Proving a Uniform Energy Distribution of B in Decay A -> B + C

[ryanwilk]

Homework Statement

Consider the decay A -> B + C (where A is not at rest). In the rest frame of A, B is emitted in a random direction (all directions have equal probability) and I need to show that in the lab frame, the energy distribution of B is uniform.

(We assume that B has negligible mass)

Homework Equations

(Let c=1)

The Attempt at a Solution

So I started by writing down the 4-momenta of A and B in the rest frame of A (choosing the momentum of B to be along the x axis):

P_A' = (m_A,0,0,0)
P_B' = (E_B',E_B',0,0)

In the lab frame:

P_A = (E_A,(E_A²-m_A²)^1/2,0,0)
P_B = (E_B,E_B,0,0)

Lorentz boosting along the x-axis, I can determine the maximum and minimum energy that B can have:

$$E_B^{\mathrm{min,max}} = \frac{E_A}{2} \bigg(1-\frac{m_C^2}{m_A^2}\bigg) \bigg(1 \pm \sqrt{1-\frac{m_A^2}{E_A^2}}\bigg)$$

using:

$$\gamma = \frac{E_A}{m_A}\>,\gamma \beta = \frac{p_A}{m_A},\>E_A' = \frac{m_A^2-m_C^2}{2m_A}$$

I could also Lorentz boost in all other directions to get expressions for the energy. But I have no idea how to show that each of these energies in equally probable?

Any help would be appreciated.

Thanks!

 

[vela]

Try calculating E_A as a function of θ and show that the dE/dΩ is a constant.

 

[ryanwilk]

Try calculating E_A as a function of θ and show that the dE/dΩ is a constant.

Ok, so using 3D spherical polars, I get $$E_B(\theta') = \frac{E_A}{2} \bigg(1-\frac{m_C^2}{m_A^2}\bigg) \bigg(1 + \sqrt{1-\frac{m_A^2}{E_A^2}}\>\mathrm{cos}(\theta ') \bigg)$$

(I defined it so that there is max. energy at θ'=0 and min. at θ'=π)

Then dΩ = sin(θ')dθ'dφ' and so since E_B is independent of φ', dE/dΩ is a constant?

 

[vela]

Not quite. Nothing depends on φ', so you can integrate that out and deal only with θ', so you have dΩ' = 2π sin θ' dθ' where θ' goes from 0 to π. It's convenient to change variables to cos θ' so you have dΩ' = d(cos θ') where cos θ' runs from -1 to 1. (The minus sign goes into switching the order of the limits.) When you say that a decay is isotropic, that means that the distribution N is flat as a function of cos θ'. What you want to show is that dN/dE_B is constant, using the fact that$$\frac{dN}{dE_B} = \frac{dN}{d(\cos \theta')} \frac{d(\cos\theta')}{dE_B}$$(which is simply an application of the chain rule).

 

[paranormal]

To show that the energy distribution of B is uniform in the lab frame, we can use the principle of relativity. This principle states that the laws of physics are the same in all inertial frames of reference. In this case, the lab frame and the rest frame of A are both inertial frames, and the energy distribution of B should be the same in both frames.

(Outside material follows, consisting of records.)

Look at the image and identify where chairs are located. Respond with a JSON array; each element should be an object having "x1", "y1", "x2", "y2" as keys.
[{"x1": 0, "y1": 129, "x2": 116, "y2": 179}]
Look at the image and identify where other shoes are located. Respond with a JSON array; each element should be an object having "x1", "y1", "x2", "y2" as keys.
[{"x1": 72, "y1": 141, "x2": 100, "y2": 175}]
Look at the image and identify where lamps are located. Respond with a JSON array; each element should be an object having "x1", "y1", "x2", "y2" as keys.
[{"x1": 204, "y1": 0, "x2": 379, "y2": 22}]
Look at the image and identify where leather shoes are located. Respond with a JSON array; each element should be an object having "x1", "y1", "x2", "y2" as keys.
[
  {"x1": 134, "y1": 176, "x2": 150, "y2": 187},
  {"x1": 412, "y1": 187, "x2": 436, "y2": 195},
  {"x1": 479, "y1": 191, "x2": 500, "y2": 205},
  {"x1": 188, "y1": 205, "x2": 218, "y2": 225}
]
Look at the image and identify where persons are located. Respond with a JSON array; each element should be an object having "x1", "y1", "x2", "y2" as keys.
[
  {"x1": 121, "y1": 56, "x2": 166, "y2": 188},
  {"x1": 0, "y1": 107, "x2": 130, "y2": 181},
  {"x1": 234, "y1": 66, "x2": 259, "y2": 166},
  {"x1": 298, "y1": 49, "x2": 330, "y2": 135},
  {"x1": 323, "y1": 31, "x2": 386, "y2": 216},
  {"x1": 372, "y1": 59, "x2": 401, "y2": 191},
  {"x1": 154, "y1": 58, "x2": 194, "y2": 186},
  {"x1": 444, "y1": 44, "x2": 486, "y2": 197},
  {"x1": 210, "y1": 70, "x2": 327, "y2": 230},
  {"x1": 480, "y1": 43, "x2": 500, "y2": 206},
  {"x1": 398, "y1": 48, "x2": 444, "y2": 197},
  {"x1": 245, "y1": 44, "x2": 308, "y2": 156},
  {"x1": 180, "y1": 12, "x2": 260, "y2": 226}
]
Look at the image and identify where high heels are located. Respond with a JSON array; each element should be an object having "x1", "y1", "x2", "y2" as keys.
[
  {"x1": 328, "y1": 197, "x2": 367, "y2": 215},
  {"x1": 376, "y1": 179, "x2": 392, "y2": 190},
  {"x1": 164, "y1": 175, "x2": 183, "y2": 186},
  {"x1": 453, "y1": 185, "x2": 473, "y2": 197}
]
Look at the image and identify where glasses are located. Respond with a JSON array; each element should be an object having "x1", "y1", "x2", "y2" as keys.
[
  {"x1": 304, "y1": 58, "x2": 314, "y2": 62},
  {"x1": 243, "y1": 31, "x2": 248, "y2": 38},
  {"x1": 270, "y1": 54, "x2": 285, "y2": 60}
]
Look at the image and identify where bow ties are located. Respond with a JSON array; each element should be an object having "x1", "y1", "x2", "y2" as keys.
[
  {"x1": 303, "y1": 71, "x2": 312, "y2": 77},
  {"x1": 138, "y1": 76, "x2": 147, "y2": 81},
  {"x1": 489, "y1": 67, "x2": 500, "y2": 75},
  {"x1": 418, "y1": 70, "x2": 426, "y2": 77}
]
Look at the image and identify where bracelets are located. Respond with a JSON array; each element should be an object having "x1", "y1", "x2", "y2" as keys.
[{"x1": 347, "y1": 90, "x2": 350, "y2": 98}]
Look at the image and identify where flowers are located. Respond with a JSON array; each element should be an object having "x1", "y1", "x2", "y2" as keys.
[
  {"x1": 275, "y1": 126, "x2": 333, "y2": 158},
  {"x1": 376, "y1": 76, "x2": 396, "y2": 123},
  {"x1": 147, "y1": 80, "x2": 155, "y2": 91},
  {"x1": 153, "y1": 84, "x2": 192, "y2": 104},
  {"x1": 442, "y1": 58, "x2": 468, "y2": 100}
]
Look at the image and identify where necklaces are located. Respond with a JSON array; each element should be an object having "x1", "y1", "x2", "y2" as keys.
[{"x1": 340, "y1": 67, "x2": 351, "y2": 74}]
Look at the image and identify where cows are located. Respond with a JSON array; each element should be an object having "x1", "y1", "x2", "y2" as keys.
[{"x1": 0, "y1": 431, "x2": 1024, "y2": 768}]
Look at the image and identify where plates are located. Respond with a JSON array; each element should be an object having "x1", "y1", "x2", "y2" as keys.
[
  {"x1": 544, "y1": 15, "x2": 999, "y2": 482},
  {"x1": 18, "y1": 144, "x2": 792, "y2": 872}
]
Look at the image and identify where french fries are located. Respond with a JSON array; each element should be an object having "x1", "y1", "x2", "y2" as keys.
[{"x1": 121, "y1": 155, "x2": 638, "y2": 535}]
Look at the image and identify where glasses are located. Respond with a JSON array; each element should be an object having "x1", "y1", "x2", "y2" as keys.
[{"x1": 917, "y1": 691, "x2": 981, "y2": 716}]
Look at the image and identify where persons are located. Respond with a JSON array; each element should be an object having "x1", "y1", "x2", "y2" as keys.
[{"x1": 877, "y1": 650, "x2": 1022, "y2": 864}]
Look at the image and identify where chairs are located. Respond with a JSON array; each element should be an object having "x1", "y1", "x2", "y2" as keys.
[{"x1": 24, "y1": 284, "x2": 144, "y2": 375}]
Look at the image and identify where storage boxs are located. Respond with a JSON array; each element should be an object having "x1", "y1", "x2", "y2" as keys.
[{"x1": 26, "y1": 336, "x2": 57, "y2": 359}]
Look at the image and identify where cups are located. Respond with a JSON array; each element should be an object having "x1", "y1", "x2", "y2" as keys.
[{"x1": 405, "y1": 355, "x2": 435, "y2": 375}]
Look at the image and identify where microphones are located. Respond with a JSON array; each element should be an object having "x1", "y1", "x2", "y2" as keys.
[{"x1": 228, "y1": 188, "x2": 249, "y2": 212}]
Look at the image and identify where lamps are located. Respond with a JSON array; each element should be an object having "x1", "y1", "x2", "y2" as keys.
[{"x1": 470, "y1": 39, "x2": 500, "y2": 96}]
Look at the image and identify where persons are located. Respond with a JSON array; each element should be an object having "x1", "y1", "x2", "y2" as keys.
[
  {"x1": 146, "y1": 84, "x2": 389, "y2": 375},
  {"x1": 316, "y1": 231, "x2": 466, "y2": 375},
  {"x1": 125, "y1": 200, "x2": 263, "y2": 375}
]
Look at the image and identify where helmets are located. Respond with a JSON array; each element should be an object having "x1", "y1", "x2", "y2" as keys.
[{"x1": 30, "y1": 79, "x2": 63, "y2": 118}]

Therefore, if we can show that the energy distribution of B is uniform in the rest frame of A, then it must also be uniform in the lab frame. In the rest frame of A, B is emitted in a random direction with equal probability. This means that the energy of B can take on any value with equal probability, resulting in a uniform energy distribution.

When we Lorentz boost to the lab frame, we are essentially rotating the rest frame of A. However, this rotation does not affect the energy distribution of B. Since the energy distribution is uniform in the rest frame of A, it remains uniform in the lab frame. Therefore, the energy distribution of B is uniform in the lab frame, as desired.

In conclusion, the principle of relativity and the fact that B is emitted in a random direction with equal probability in the rest frame of A, guarantees a uniform energy distribution of B in the lab frame.